● What to work on
Omit the pictures and extract only the lines from the line containing "Coconut leaves with" to the end of the material, each exactly as written.

---------- Information supplied ----------

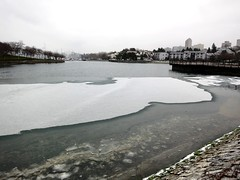 Sea ice in Vancouver (Ruth and Dave) Tags: ocean winter sea snow cold ice water weather vancouver frozen seawall falsecreek inlet granvilleisland weatherphotography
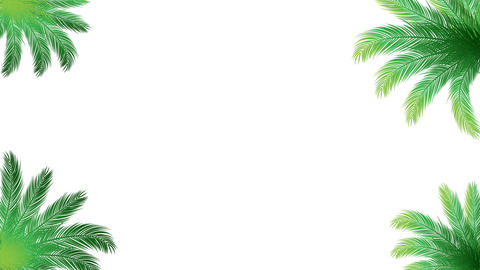 Coconut leaves with empty for decoration background video.Summer graphic video concept Animation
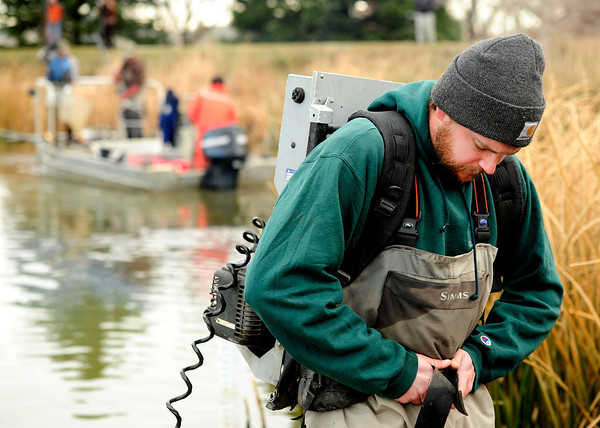 Andy Kvien straps on a backpack that electroshocks fish without killing them at Thunderbird Lake in Admiral Arleigh A. Burke Park where Colorado Parks and Wildlife staff attempt to remove a population of koi fish in Boulder on Monday Nov. 19, 2012. DAILY CAMERA/ JESSICA CUNEO.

----------

● Response to this exercise
 Coconut leaves with empty for decoration background video.Summer graphic video concept Animation
 Andy Kvien straps on a backpack that electroshocks fish without killing them at Thunderbird Lake in Admiral Arleigh A. Burke Park where Colorado Parks and Wildlife staff attempt to remove a population of koi fish in Boulder on Monday Nov. 19, 2012. DAILY CAMERA/ JESSICA CUNEO.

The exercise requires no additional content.